LE MONDE |
Par Jacques Mandelbaum
Certains films ont, plus que d'autres, capacité à faire image. Il n'est pas facile, même pour un critique de cinéma, de dire exactement pourquoi. Sans doute s'agit-il d'une manière de sentir les choses, de poser le doigt sur un problème, et de les restituer, surtout, avec la justesse, l'émotion, la persuasion voulues. Ces films, fictions ou documentaires, sont comme des photographies qui suspendent, à un moment donné, le mouvement perpétuel des choses, et nous demandent, instamment, de regarder la raison qui les fait exister.
Le problème, avec ce beau documentaire de Jean-Pierre Duret et Andrea Santana, c'est qu'il nous demande de regarder une certaine photo de la France, une de celles qu'on met généralement à la fin de l'album, parce qu'elles dévoilent une réalité que l'on n'expose pas volontiers. Ce qu'ont su capter ici les réalisateurs ne tolère plus, pourtant, d'être caché, nié, déformé, instrumentalisé. C'est le fait que dans notre pays, environ 13 millions de personnes vivent aujourd'hui dans la précarité. Sans doute vous direz-vous que des documentaires de ce type, vous en avez vu des dizaines.

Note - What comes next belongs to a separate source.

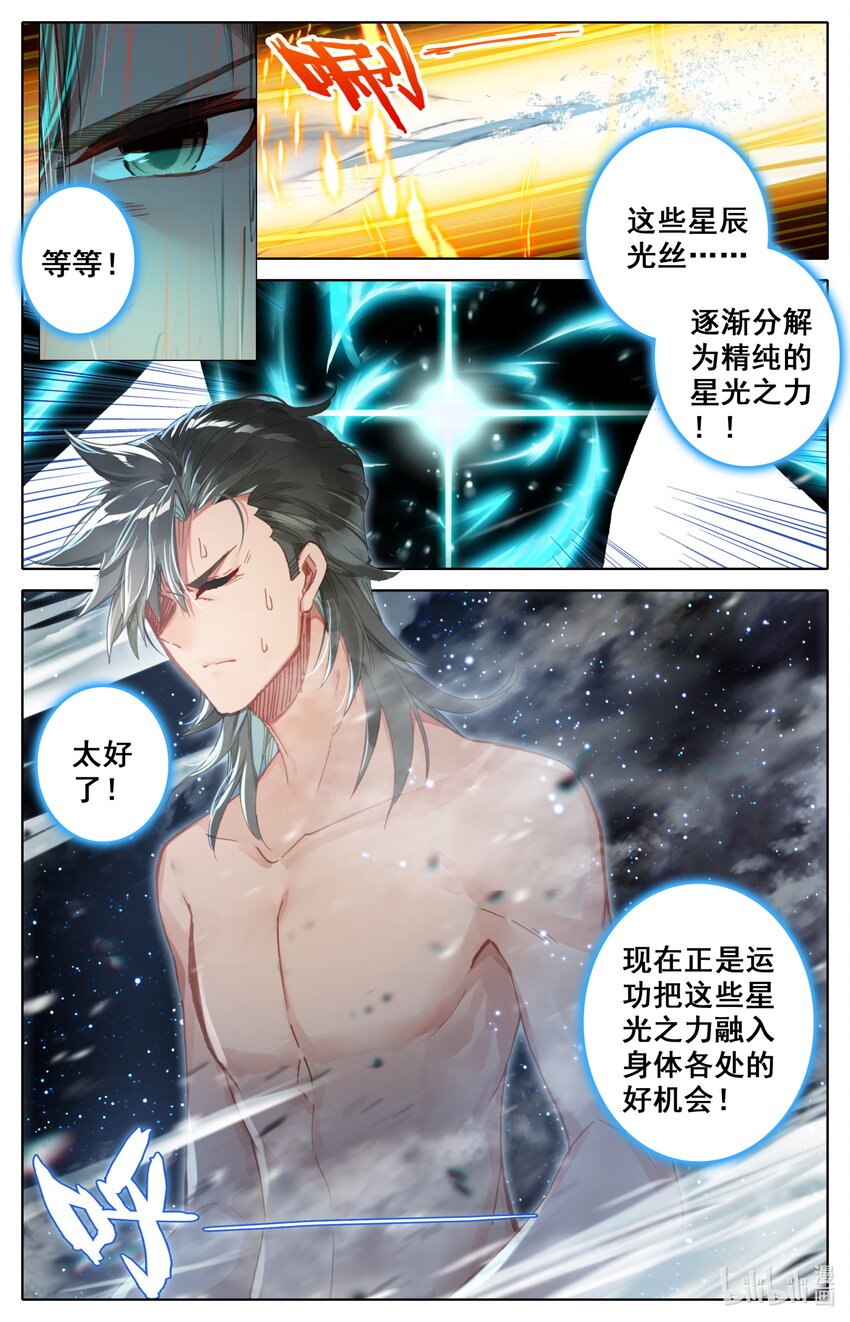 039 第一玄窍5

Ce n'est pourtant pas le cas, ni dans le fond ni dans la forme. Le fond, parce que la catégorie de personnes à laquelle s'intéresse ce film n'est pas celle des exclus qui ont déjà basculé de l'autre côté du miroir social mais celle de gens qui se tiennent encore à la lisière, dans cet inframonde qui réunit les travailleurs pauvres aux chômeurs. La forme, parce que le ton de ce film est tout à fait inaccoutumé, qui choisit de montrer, plutôt que le spectacle de la déchéance, le réseau de solidarité, de générosité et de courage qui permet à ces naufragés de la vie de tenir encore bon.